Fast Company recently reported that Intel, a giant electronics manufacturer that purchases minerals in bulk from suppliers, has committed to making every microprocessor with conflict-free minerals. This is a significant step to ensuring that the minerals used to produce their microprocessors are not contributing to the armed conflicts and human rights abuses that plague regions of the Democratic Republic of Congo (DRC) and its neighbors.
CEO Brian Krzanich says that “that having conflict-free microprocessors won’t add any costs to Intel’s products, a lot of pricey travel and manpower has gone into the effort” to audit its smelters and ensure they weren’t using minerals that are fought over in the Democratic Republic of Congo and surrounding countries.
[Krzanich’s] gut reaction was to just ditch sources from the DRC and nearby countries and rely instead on conflict-free regions. But the supply chain team quickly decided that wasn’t the right approach; it would eliminate a key source of income for local residents. Instead, Intel took the more difficult road, supporting conflict-free sources within the region. In 2012, the company committed to only manufacturing conflict-free microprocessors by the end of 2013.

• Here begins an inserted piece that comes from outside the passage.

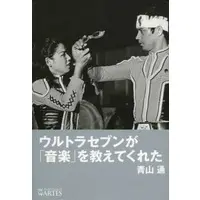 Book - Ultraseven / Ultraseven (Character)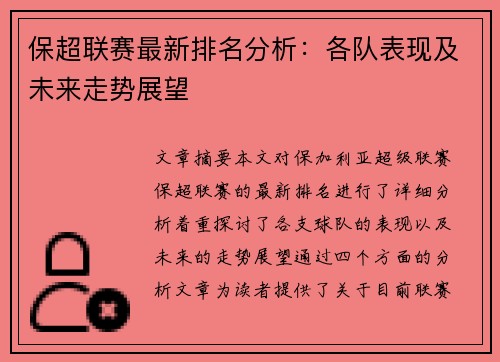 保超联赛最新排名分析：各队表现及未来走势展望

For more information on conflict minerals, read about the Enough Project.
Corporate Social Responsibility (CSR) programs are often merely exercises in public relations, which is why Intel’s move stands out from the pack. Krzanich has taken Intel’s social responsibility so seriously that he has integrated it into Intel’s core business instead of just slapping on an external CSR program (i.e. volunteer fairs, blood drives, etc), which would have been much easier. This is an example of what it looks like to be authentically values-centric, particularly within the context of supplier relationships.